◆ **Required task**: Please arrange all of the data below as a numbered list, one line per item, and leave out the blank lines.

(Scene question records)

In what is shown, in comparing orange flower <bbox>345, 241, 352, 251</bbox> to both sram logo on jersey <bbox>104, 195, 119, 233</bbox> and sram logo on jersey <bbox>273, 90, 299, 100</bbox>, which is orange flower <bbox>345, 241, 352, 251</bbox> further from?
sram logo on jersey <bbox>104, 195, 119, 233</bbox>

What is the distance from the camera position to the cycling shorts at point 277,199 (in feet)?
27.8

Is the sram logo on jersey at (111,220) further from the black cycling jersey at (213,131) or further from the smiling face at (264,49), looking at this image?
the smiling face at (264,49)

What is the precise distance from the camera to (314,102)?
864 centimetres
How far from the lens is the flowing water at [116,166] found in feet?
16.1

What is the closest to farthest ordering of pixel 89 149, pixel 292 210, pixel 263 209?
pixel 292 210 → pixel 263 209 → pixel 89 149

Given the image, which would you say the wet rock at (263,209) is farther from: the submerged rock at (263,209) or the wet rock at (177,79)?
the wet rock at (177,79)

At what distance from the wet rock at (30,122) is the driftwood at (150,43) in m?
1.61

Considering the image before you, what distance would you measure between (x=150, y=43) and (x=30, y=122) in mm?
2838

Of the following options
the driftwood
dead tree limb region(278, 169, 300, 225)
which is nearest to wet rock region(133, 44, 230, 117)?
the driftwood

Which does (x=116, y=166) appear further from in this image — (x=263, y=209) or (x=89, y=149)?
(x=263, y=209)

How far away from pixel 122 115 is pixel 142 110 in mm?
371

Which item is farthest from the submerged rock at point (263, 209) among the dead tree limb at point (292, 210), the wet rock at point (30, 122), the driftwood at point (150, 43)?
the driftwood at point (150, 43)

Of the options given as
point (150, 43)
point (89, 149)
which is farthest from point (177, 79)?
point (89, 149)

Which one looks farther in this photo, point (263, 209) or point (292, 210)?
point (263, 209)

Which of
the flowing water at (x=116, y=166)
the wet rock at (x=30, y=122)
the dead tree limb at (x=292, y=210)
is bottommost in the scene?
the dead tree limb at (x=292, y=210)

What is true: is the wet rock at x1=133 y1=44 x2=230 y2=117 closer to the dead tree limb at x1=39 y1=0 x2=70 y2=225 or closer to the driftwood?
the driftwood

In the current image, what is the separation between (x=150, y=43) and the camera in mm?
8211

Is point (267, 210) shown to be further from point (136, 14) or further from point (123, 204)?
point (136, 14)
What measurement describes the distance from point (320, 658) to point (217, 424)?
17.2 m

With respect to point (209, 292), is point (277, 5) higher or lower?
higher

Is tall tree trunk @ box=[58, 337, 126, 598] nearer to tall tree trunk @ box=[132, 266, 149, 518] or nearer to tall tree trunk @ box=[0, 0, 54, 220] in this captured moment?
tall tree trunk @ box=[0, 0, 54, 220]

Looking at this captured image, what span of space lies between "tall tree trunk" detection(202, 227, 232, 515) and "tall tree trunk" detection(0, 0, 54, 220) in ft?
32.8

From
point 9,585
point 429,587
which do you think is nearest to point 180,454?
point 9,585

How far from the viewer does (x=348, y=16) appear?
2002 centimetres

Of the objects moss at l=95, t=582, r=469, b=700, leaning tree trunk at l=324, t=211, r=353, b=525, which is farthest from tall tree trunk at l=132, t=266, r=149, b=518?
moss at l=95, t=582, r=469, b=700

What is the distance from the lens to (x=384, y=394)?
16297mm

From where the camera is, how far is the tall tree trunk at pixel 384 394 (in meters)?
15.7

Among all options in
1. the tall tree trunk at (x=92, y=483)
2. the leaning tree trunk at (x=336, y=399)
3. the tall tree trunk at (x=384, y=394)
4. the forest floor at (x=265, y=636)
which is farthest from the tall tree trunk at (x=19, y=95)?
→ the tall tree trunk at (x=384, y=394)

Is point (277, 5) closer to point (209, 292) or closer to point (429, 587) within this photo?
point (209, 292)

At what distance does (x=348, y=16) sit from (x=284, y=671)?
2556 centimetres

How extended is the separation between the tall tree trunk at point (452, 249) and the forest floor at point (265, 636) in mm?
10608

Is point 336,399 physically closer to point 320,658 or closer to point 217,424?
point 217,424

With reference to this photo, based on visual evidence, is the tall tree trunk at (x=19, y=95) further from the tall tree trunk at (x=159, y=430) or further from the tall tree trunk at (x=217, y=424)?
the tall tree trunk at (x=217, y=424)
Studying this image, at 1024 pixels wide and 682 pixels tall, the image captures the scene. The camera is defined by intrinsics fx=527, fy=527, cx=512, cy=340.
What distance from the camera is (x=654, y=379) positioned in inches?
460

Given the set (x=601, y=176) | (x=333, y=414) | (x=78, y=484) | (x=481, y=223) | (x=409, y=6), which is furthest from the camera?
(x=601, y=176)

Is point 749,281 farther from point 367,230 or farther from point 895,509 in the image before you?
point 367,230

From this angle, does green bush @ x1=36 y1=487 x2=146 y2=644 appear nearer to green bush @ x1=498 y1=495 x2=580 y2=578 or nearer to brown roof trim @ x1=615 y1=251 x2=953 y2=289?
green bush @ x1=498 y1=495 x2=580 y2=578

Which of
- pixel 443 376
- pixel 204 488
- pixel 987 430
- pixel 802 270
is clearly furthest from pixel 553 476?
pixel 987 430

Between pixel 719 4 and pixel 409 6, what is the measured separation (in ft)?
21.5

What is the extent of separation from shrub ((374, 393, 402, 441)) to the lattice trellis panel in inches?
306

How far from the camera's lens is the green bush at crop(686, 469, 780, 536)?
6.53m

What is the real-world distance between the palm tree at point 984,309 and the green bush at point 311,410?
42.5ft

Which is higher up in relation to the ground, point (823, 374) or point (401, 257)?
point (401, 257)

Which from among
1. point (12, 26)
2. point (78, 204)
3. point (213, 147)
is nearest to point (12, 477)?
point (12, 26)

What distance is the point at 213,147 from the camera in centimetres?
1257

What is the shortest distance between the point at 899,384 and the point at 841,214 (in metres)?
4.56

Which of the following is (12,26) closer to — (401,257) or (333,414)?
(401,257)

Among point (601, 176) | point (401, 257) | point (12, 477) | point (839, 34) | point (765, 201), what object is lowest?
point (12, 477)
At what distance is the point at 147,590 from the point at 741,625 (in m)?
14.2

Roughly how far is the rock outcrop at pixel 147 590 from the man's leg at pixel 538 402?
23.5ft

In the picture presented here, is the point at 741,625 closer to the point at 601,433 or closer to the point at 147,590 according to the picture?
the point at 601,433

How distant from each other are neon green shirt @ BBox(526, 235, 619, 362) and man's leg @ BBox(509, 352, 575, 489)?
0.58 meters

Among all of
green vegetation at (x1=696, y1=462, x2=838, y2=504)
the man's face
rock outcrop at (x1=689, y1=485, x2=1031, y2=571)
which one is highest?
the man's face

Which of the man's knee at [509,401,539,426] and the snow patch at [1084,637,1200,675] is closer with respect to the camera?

◆ **Output for this task**:
1. In what is shown, in comparing orange flower <bbox>345, 241, 352, 251</bbox> to both sram logo on jersey <bbox>104, 195, 119, 233</bbox> and sram logo on jersey <bbox>273, 90, 299, 100</bbox>, which is orange flower <bbox>345, 241, 352, 251</bbox> further from?
2. sram logo on jersey <bbox>104, 195, 119, 233</bbox>
3. What is the distance from the camera position to the cycling shorts at point 277,199 (in feet)?
4. 27.8
5. Is the sram logo on jersey at (111,220) further from the black cycling jersey at (213,131) or further from the smiling face at (264,49), looking at this image?
6. the smiling face at (264,49)
7. What is the precise distance from the camera to (314,102)?
8. 864 centimetres
9. How far from the lens is the flowing water at [116,166] found in feet?
10. 16.1
11. What is the closest to farthest ordering of pixel 89 149, pixel 292 210, pixel 263 209?
12. pixel 292 210 → pixel 263 209 → pixel 89 149
13. Given the image, which would you say the wet rock at (263,209) is farther from: the submerged rock at (263,209) or the wet rock at (177,79)?
14. the wet rock at (177,79)
15. At what distance from the wet rock at (30,122) is the driftwood at (150,43) in m?
16. 1.61
17. Considering the image before you, what distance would you measure between (x=150, y=43) and (x=30, y=122) in mm?
18. 2838
19. Of the following options
20. the driftwood
21. dead tree limb region(278, 169, 300, 225)
22. which is nearest to wet rock region(133, 44, 230, 117)?
23. the driftwood
24. Which does (x=116, y=166) appear further from in this image — (x=263, y=209) or (x=89, y=149)?
25. (x=263, y=209)
26. How far away from pixel 122 115 is pixel 142 110 in mm?
27. 371
28. Which item is farthest from the submerged rock at point (263, 209) among the dead tree limb at point (292, 210), the wet rock at point (30, 122), the driftwood at point (150, 43)?
29. the driftwood at point (150, 43)
30. Of the options given as
31. point (150, 43)
32. point (89, 149)
33. which is farthest from point (177, 79)?
34. point (89, 149)
35. Which one looks farther in this photo, point (263, 209) or point (292, 210)?
36. point (263, 209)
37. Which of
38. the flowing water at (x=116, y=166)
39. the wet rock at (x=30, y=122)
40. the dead tree limb at (x=292, y=210)
41. is bottommost in the scene?
42. the dead tree limb at (x=292, y=210)
43. What is true: is the wet rock at x1=133 y1=44 x2=230 y2=117 closer to the dead tree limb at x1=39 y1=0 x2=70 y2=225 or closer to the driftwood?
44. the driftwood
45. In the current image, what is the separation between (x=150, y=43) and the camera in mm?
46. 8211
47. Is point (267, 210) shown to be further from point (136, 14) or further from point (123, 204)?
48. point (136, 14)
49. What measurement describes the distance from point (320, 658) to point (217, 424)?
50. 17.2 m
51. With respect to point (209, 292), is point (277, 5) higher or lower?
52. higher
53. Is tall tree trunk @ box=[58, 337, 126, 598] nearer to tall tree trunk @ box=[132, 266, 149, 518] or nearer to tall tree trunk @ box=[0, 0, 54, 220] in this captured moment?
54. tall tree trunk @ box=[0, 0, 54, 220]
55. Looking at this captured image, what span of space lies between "tall tree trunk" detection(202, 227, 232, 515) and "tall tree trunk" detection(0, 0, 54, 220) in ft?
56. 32.8
57. From
58. point 9,585
59. point 429,587
60. which do you think is nearest to point 180,454?
61. point 9,585
62. How far from the viewer does (x=348, y=16) appear?
63. 2002 centimetres
64. Of the objects moss at l=95, t=582, r=469, b=700, leaning tree trunk at l=324, t=211, r=353, b=525, which is farthest from tall tree trunk at l=132, t=266, r=149, b=518?
65. moss at l=95, t=582, r=469, b=700
66. What is the distance from the lens to (x=384, y=394)?
67. 16297mm
68. From where the camera is, how far is the tall tree trunk at pixel 384 394 (in meters)?
69. 15.7
70. Among all options in
71. 1. the tall tree trunk at (x=92, y=483)
72. 2. the leaning tree trunk at (x=336, y=399)
73. 3. the tall tree trunk at (x=384, y=394)
74. 4. the forest floor at (x=265, y=636)
75. which is farthest from the tall tree trunk at (x=19, y=95)?
76. → the tall tree trunk at (x=384, y=394)
77. Is point (277, 5) closer to point (209, 292) or closer to point (429, 587) within this photo?
78. point (209, 292)
79. At what distance does (x=348, y=16) sit from (x=284, y=671)?
80. 2556 centimetres
81. How extended is the separation between the tall tree trunk at point (452, 249) and the forest floor at point (265, 636) in mm?
82. 10608
83. Is point 336,399 physically closer to point 320,658 or closer to point 217,424?
84. point 217,424
85. With reference to this photo, based on visual evidence, is the tall tree trunk at (x=19, y=95) further from the tall tree trunk at (x=159, y=430) or further from the tall tree trunk at (x=217, y=424)?
86. the tall tree trunk at (x=217, y=424)
87. Studying this image, at 1024 pixels wide and 682 pixels tall, the image captures the scene. The camera is defined by intrinsics fx=527, fy=527, cx=512, cy=340.
88. What distance from the camera is (x=654, y=379) positioned in inches?
89. 460
90. Given the set (x=601, y=176) | (x=333, y=414) | (x=78, y=484) | (x=481, y=223) | (x=409, y=6), which is furthest from the camera?
91. (x=601, y=176)
92. Is point 749,281 farther from point 367,230 or farther from point 895,509 in the image before you?
93. point 367,230
94. From this angle, does green bush @ x1=36 y1=487 x2=146 y2=644 appear nearer to green bush @ x1=498 y1=495 x2=580 y2=578 or nearer to brown roof trim @ x1=615 y1=251 x2=953 y2=289?
95. green bush @ x1=498 y1=495 x2=580 y2=578
96. Which of
97. - pixel 443 376
98. - pixel 204 488
99. - pixel 987 430
100. - pixel 802 270
101. is clearly furthest from pixel 553 476?
102. pixel 987 430
103. Between pixel 719 4 and pixel 409 6, what is the measured separation (in ft)?
104. 21.5
105. What is the extent of separation from shrub ((374, 393, 402, 441)) to the lattice trellis panel in inches?
106. 306
107. How far from the camera's lens is the green bush at crop(686, 469, 780, 536)?
108. 6.53m
109. What is the real-world distance between the palm tree at point 984,309 and the green bush at point 311,410?
110. 42.5ft
111. Which is higher up in relation to the ground, point (823, 374) or point (401, 257)?
112. point (401, 257)
113. Which from among
114. 1. point (12, 26)
115. 2. point (78, 204)
116. 3. point (213, 147)
117. is nearest to point (12, 477)?
118. point (12, 26)
119. What distance is the point at 213,147 from the camera in centimetres?
120. 1257
121. What is the shortest distance between the point at 899,384 and the point at 841,214 (in metres)?
122. 4.56
123. Which of the following is (12,26) closer to — (401,257) or (333,414)?
124. (401,257)
125. Among point (601, 176) | point (401, 257) | point (12, 477) | point (839, 34) | point (765, 201), what object is lowest?
126. point (12, 477)
127. At what distance is the point at 147,590 from the point at 741,625 (in m)?
128. 14.2
129. Roughly how far is the rock outcrop at pixel 147 590 from the man's leg at pixel 538 402?
130. 23.5ft
131. In the picture presented here, is the point at 741,625 closer to the point at 601,433 or closer to the point at 147,590 according to the picture?
132. the point at 601,433
133. How distant from each other are neon green shirt @ BBox(526, 235, 619, 362) and man's leg @ BBox(509, 352, 575, 489)?
134. 0.58 meters
135. Among all of
136. green vegetation at (x1=696, y1=462, x2=838, y2=504)
137. the man's face
138. rock outcrop at (x1=689, y1=485, x2=1031, y2=571)
139. which one is highest?
140. the man's face
141. Which of the man's knee at [509,401,539,426] and the snow patch at [1084,637,1200,675] is closer with respect to the camera?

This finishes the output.